_WHAT YOU HAVE TO DO:_ For each record below, set it down exactly but leave out any picture.

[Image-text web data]
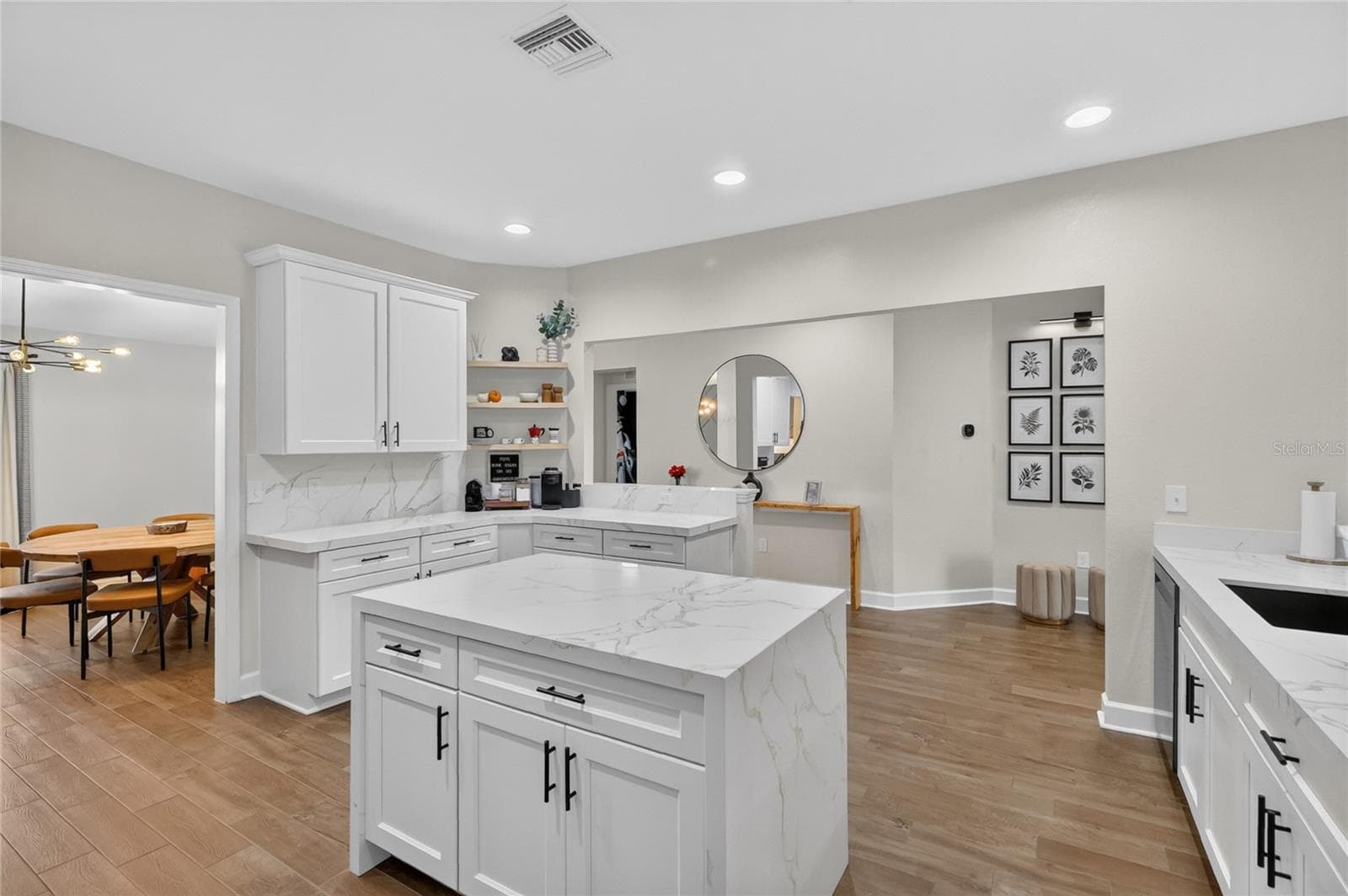 Love the prep island - 5020 MOSS HAMMOCK TRL, SEBRING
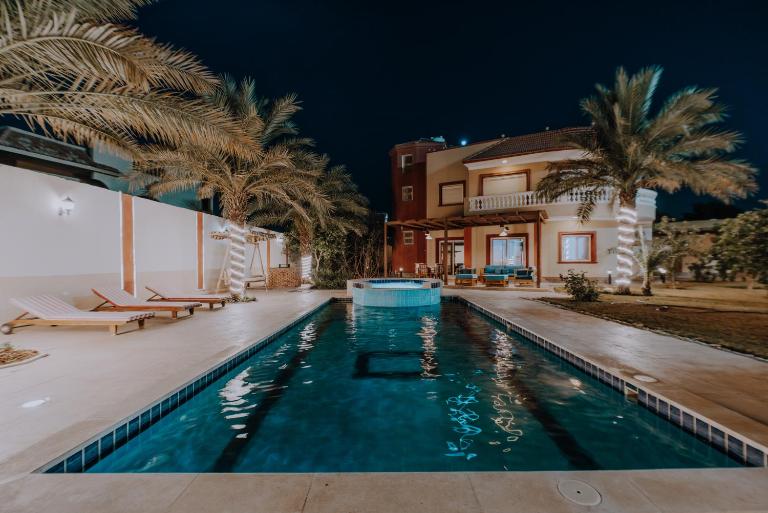 Luxury private villa with pool - B&B Hurgada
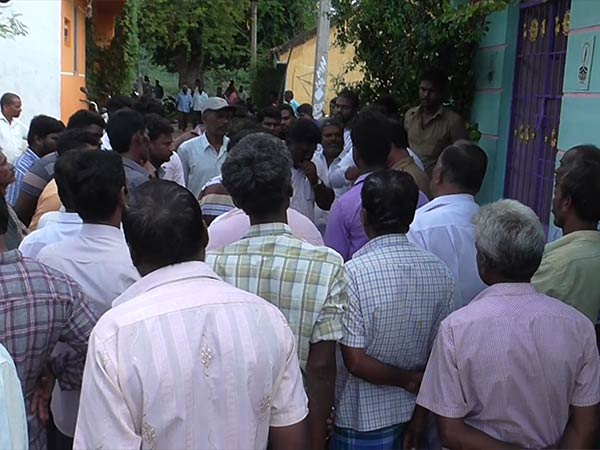 ஆளுக்கு ஒரு கயிறு 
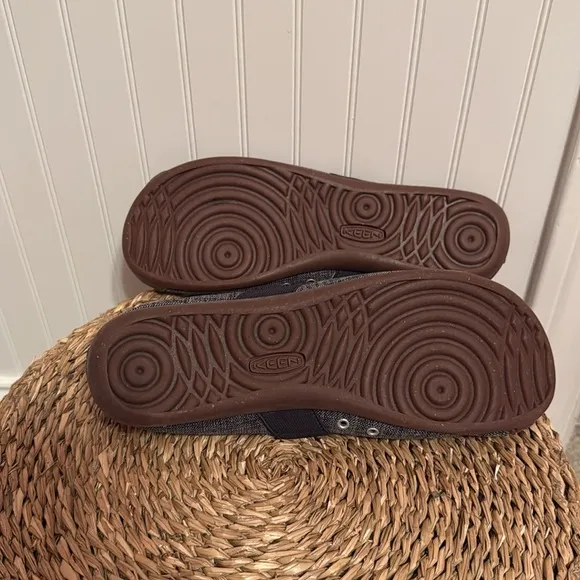Keen Canvas Mary Jane Flats - 10 - Excellent Condition
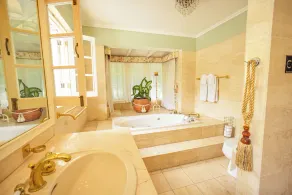 Private villa w/ Gym 5 mins away from town. - Image 5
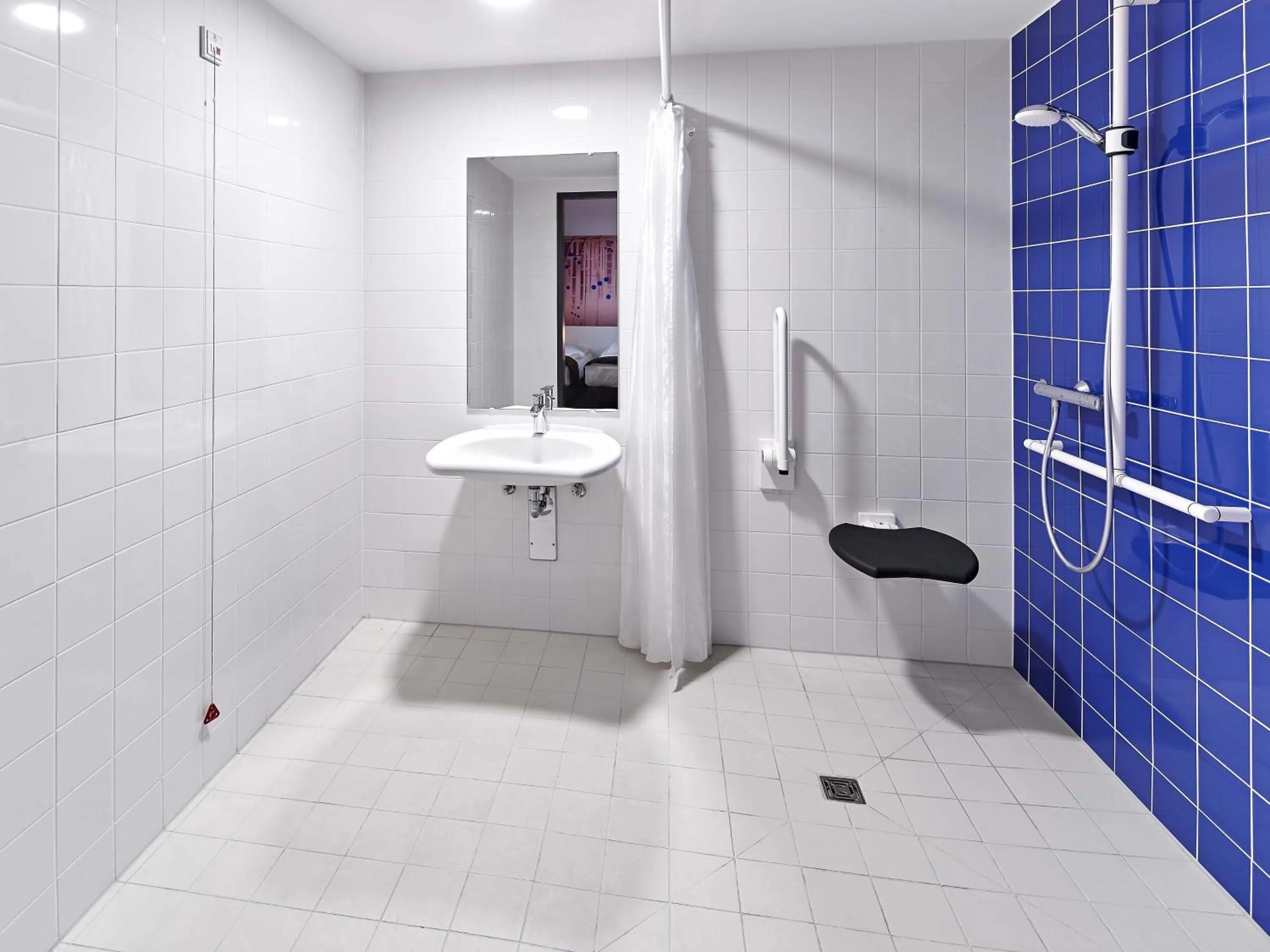 Bathroom in B&B Hotel Köln-Troisdorf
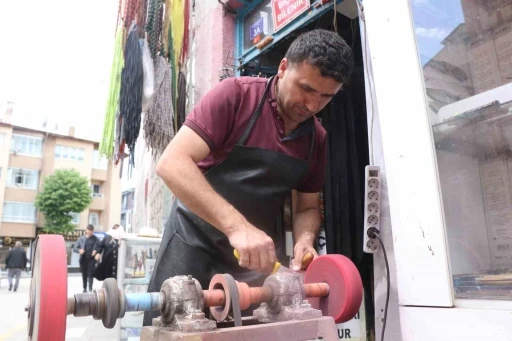 &Ccedil;eyrek asırlık bı&ccedil;ak ustasından &ouml;nemli uyarılar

_COMPLETED EXERCISE:_
 Love the prep island - 5020 MOSS HAMMOCK TRL, SEBRING
 Luxury private villa with pool - B&B Hurgada
 ஆளுக்கு ஒரு கயிறு 
Keen Canvas Mary Jane Flats - 10 - Excellent Condition
 Private villa w/ Gym 5 mins away from town. - Image 5
 Bathroom in B&B Hotel Köln-Troisdorf
 &Ccedil;eyrek asırlık bı&ccedil;ak ustasından &ouml;nemli uyarılar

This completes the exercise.